Comment le rap français traite le sujet de la pédocriminalité dont l’inceste ?

 

Si l’on parle aujourd’hui de pédocriminalité et non plus de pédophilie, c’est parce que toute forme de sexualité entre un adulte et un enfant est d’ordre criminel. Par définition, un crime est une atteinte à l’intégrité physique et psychique d’autrui, commise par un inconnu, un proche ou un membre de la famille. Dans le cadre de la proposition de la loi Billon (visant à protéger les jeunes mineurs des crimes sexuels et retenant l’âge de 13 ans comme seuil de consentement sexuel) qui a été adoptée en première instance par le Sénat le 28 janvier dernier, je me suis demandé comment le rap français traite le sujet de la pédocriminalité dont l’inceste ?

 

Le rap français a toujours su parler de sujets brûlants et révoltants, non pour les dénoncer mais pour les pointer du doigt, pour interroger, faire réagir et prendre part, à sa manière, aux débats de société. A l’heure où la parole est prise grâce au mouvement MeToo, ce début d’année 2021 marque un tournant sur une autre dérive, celle de l’inceste. Dans le sillage de l’affaire Duhamel, dévoilée dans le livre « La Familia grande » publié le 7 janvier dernier où la juriste Camille Kouchner accuse son beau-père d’avoir abusé sexuellement de son frère jumeau, de nombreux français ont témoigné eux aussi de l’horreur qu’ils avaient vécu au sein même de leur foyer. Des affaires de famille que certains auraient préféré garder scellées, à l’image des jeunes enfants qu’elles ont réduit au silence pendant de trop longues années. Dernièrement, c’est Coline Berry-Rojtman qui accuse son père Richard Berry d’inceste lorsqu’elle était enfant : sa cousine, Marilou Berry et la mère de celle-ci Josiane Balasko viennent, au moment où j’écris ces lignes, de soutenir les propos et les démarches de Coline Berry-Rojtman. Depuis quelques années, les victimes de pédophilie se délivrent : je pense notamment à Flavie Flament et à son livre « La Consolation » sorti en 2016  mais aussi à Vanessa Springora et à son témoignage qui a contribué à faire bouger les choses dès sa sortie en janvier 2020 dans « Le Consentement » , toutes deux courageuses dans leur dénonciation, quitte à égratigner l’image de certains entendus comme « sacrés » et « intouchables ». L’une et l’autre avaient treize ans au moments des faits qu’elles reprochent respectivement au photographe David Hamilton et à l’écrivain Gabriel Matzneff.

Consigne 1:
Extrayez des enregistrements toutes les lignes où figure le mot « appear », en tenant compte de la casse.

Données de l'exercice:

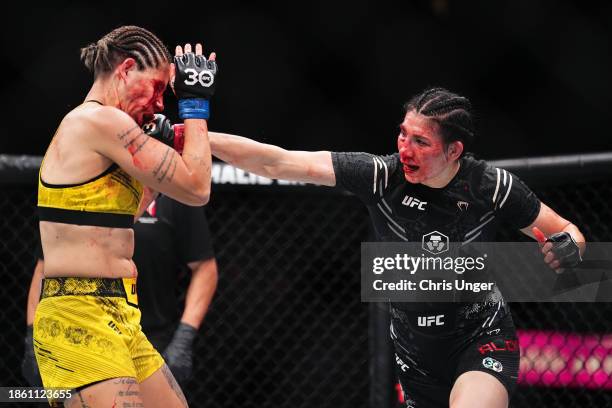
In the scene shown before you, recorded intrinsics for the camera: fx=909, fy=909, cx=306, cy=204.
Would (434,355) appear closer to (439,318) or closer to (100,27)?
(439,318)

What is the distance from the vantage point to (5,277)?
→ 353 cm

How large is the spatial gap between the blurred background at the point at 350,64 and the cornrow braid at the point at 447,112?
67cm

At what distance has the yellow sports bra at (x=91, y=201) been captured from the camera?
2.14 meters

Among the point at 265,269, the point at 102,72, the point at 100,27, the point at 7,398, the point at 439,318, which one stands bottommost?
the point at 7,398

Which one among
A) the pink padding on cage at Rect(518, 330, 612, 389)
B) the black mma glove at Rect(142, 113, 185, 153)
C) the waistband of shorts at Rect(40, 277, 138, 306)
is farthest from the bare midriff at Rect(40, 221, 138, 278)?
the pink padding on cage at Rect(518, 330, 612, 389)

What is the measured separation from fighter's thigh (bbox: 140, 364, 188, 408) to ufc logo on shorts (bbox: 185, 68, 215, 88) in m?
0.74

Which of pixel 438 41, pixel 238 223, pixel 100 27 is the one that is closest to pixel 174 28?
pixel 100 27

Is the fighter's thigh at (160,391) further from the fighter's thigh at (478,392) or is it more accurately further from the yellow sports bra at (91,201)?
the fighter's thigh at (478,392)

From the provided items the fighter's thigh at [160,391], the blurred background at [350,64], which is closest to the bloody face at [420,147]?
the blurred background at [350,64]

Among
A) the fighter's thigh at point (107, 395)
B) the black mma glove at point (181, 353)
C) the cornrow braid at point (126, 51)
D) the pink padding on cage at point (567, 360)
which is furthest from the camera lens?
the pink padding on cage at point (567, 360)

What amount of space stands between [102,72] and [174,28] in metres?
1.40

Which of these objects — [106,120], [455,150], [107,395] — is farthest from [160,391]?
[455,150]

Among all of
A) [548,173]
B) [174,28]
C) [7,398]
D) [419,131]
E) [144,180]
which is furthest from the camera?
[174,28]

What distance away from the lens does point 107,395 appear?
210 centimetres
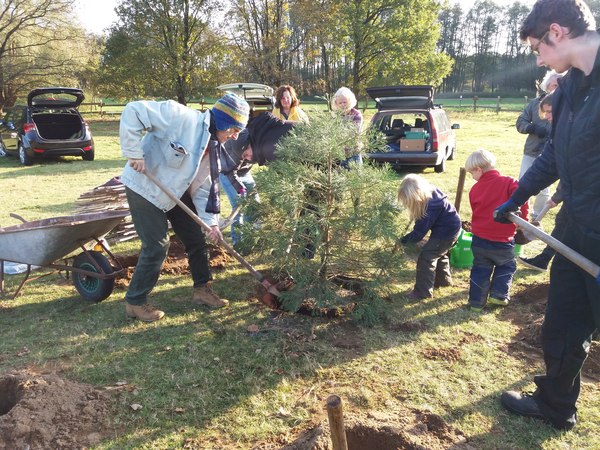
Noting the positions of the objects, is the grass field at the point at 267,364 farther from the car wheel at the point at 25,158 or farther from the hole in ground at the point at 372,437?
the car wheel at the point at 25,158

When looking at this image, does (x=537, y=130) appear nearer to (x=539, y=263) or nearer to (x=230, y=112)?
(x=539, y=263)

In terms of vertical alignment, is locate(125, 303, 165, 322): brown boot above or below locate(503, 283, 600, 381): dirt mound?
above

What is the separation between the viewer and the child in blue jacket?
159 inches

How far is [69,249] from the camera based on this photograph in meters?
4.13

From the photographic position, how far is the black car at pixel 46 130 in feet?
39.8

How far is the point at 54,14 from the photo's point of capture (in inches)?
933

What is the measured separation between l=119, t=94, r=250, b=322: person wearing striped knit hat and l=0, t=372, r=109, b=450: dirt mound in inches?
45.4

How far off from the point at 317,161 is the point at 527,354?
7.20ft

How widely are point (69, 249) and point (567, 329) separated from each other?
13.0ft

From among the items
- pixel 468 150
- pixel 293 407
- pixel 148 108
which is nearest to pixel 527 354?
pixel 293 407

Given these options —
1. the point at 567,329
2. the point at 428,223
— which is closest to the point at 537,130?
the point at 428,223

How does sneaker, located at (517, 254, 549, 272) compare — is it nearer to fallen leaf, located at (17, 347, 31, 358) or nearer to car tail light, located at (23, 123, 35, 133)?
fallen leaf, located at (17, 347, 31, 358)

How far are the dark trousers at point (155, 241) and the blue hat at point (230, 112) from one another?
30.5 inches

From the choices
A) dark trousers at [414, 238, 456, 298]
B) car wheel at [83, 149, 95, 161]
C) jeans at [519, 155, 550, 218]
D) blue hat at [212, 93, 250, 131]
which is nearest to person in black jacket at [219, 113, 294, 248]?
blue hat at [212, 93, 250, 131]
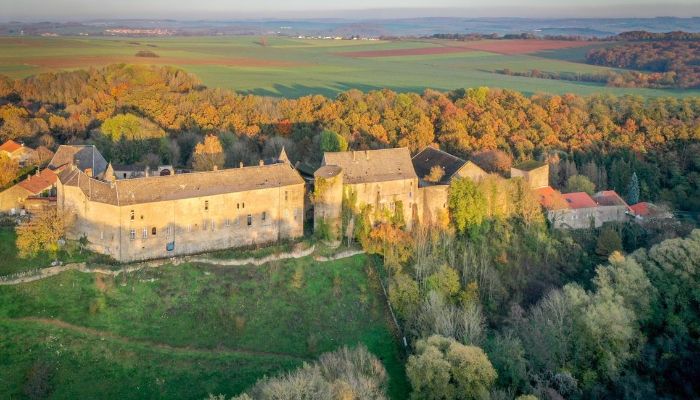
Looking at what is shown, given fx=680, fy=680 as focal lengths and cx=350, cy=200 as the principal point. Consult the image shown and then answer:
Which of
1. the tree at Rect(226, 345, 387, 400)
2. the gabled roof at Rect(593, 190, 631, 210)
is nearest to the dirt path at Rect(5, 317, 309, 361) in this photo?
the tree at Rect(226, 345, 387, 400)

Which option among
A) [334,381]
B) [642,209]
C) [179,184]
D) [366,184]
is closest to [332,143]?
[366,184]

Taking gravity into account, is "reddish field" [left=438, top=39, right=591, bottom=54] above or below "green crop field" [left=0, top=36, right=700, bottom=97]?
above

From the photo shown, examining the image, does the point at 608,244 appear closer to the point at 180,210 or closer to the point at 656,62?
the point at 180,210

Consigne 2:
Pour chaque affirmation, indiquez par oui ou non si elle concorde avec l'extrait sur le rap français et l'inceste, puis citez mot pour mot le passage qui tranche. (a) La proposition de loi Billon fixe à 13 ans le seuil de consentement sexuel. (b) C'est Flavie Flament qui a témoigné dans « Le Consentement ». (c) Le Sénat a adopté la proposition de loi Billon en première instance le 28 janvier.

Réponse attendue 1:
Would (434,355) appear closer to (439,318) or closer to (100,27)?
What distance away from the lens does point 107,395 appear?
When looking at this image, does (x=537, y=130) appear nearer to (x=539, y=263) or nearer to (x=230, y=112)?
From the photo shown, examining the image, does the point at 608,244 appear closer to the point at 180,210 or closer to the point at 656,62?

Réponse attendue 2:
(a) Oui : « retenant l’âge de 13 ans comme seuil de consentement sexuel »
(b) Non : « à Vanessa Springora et à son témoignage qui a contribué à faire bouger les choses dès sa sortie en janvier 2020 dans « Le Consentement » »
(c) Oui : « qui a été adoptée en première instance par le Sénat le 28 janvier dernier »